# TEXT SHOWN
The former yen derivatives trader at UBS (>> UBS Group AG) and Citigroup (>> Citigroup Inc) has pleaded not guilty to eight counts of conspiracy to defraud between 2006 and 2010, a criminal offence that carries a maximum jail sentence of 10 years. He has not yet begun to lay out his defence.

Hayes, 35, is the first person to go on trial over alleged manipulation of the London interbank offered rate (Libor) after a seven-year global inquiry that has led to banks and brokerages paying around $9 billion in fines.

The Libor benchmark is used to price an estimated $450 trillion of financial contracts and loans worldwide.

Prosecutor Mukul Chawla told the jury at Southwark Crown Court that Hayes had signed a formal cooperation agreement in March 2013 with Britain's Serious Fraud Office (SFO) that would have made him eligible for a reduction in his sentence.

# TASK PROMPT
Repeat word for word the passage of the Libor trial text between "The Libor benchmark" and "in his sentence.", inclusive.

# PROVIDED RECORDS
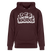 DIT IS KNORKE-Unisex Bio-Hoodie mit Berliner Spruch - Maroon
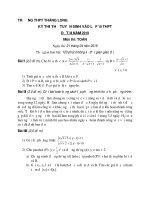 TOAN 9 DE VA DAP AN THI THU DOT 2 THPT THANG LONG 2019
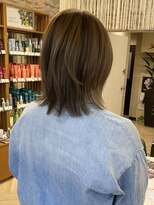 キャラ 池袋本店(CHARA)&nbsp;透明感アッシュベージュ◎ボブウルフレイヤー【池袋/ボブ】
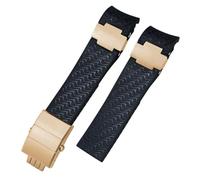 22mm Silicone Rubber Watchbands,For Diver Silver Rose Gold Folding Buckle Black Blue Watch Strap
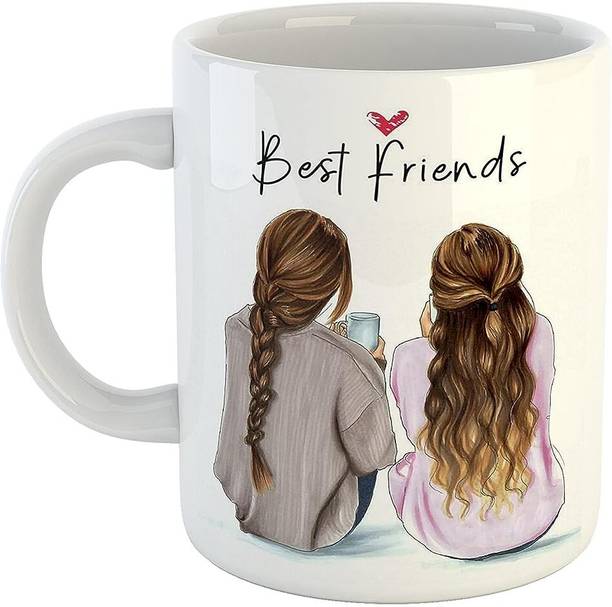 phlipkart Best Friends Forever Printed to Gift to Your Best Friends On Friendship Day Ceramic Coffee Mug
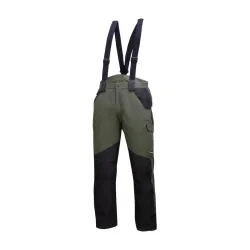 
                  LAHTIPRO Spodnie Ocieplane z Szelkami Zielono-Czarne Rozmiar XL L4101704 5903755169587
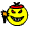 1998 Ford Crown Victoria - Smiley face graphic with a hat and a menacing grin.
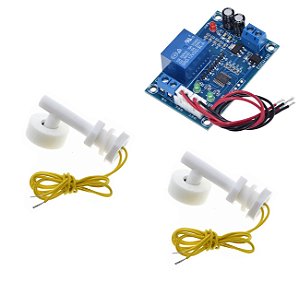 Controlador Nível De Água Xh-m203 Com Dois Sensores Laterais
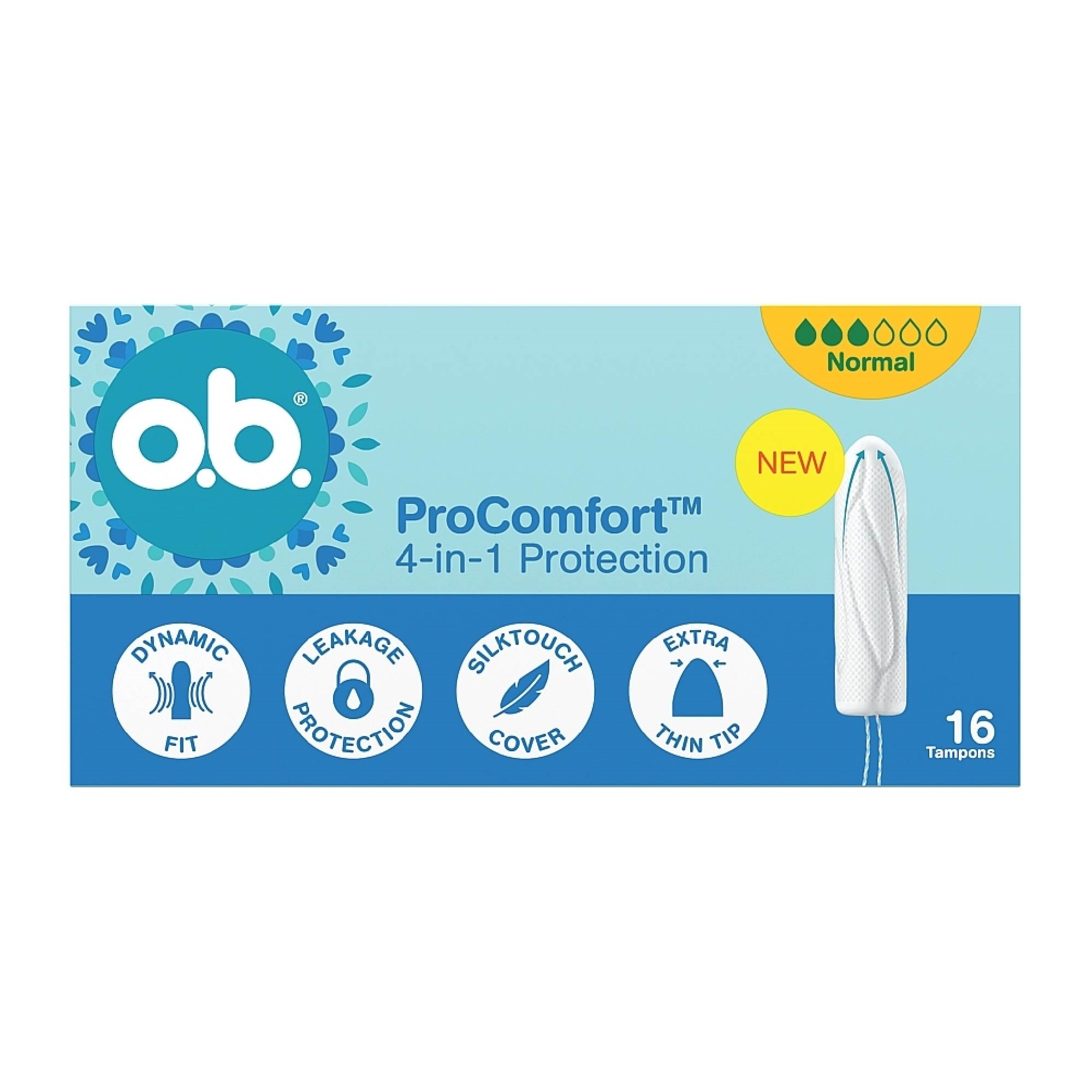 O.B.ProComfort Tampon Normal 16'lı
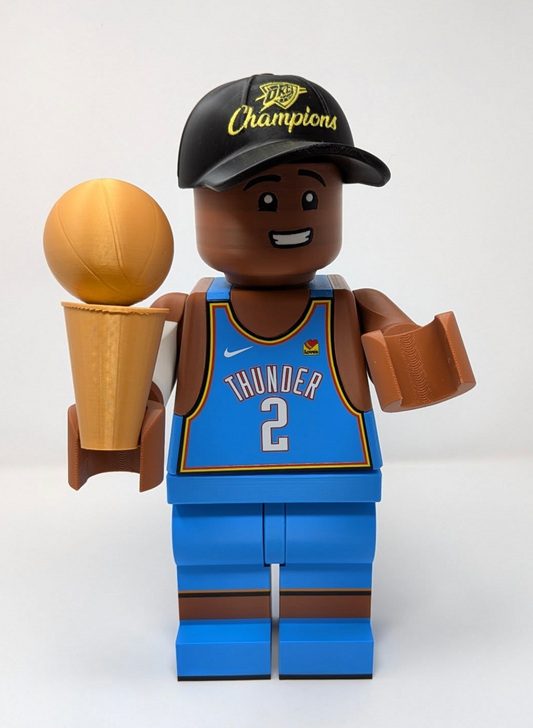 Pro Basketball Brick Figure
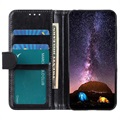 Étui Portefeuille Samsung Galaxy A12 avec Fermeture Magnétique - Noir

# OUTPUT BELOW
The Libor benchmark is used to price an estimated $450 trillion of financial contracts and loans worldwide.

Prosecutor Mukul Chawla told the jury at Southwark Crown Court that Hayes had signed a formal cooperation agreement in March 2013 with Britain's Serious Fraud Office (SFO) that would have made him eligible for a reduction in his sentence.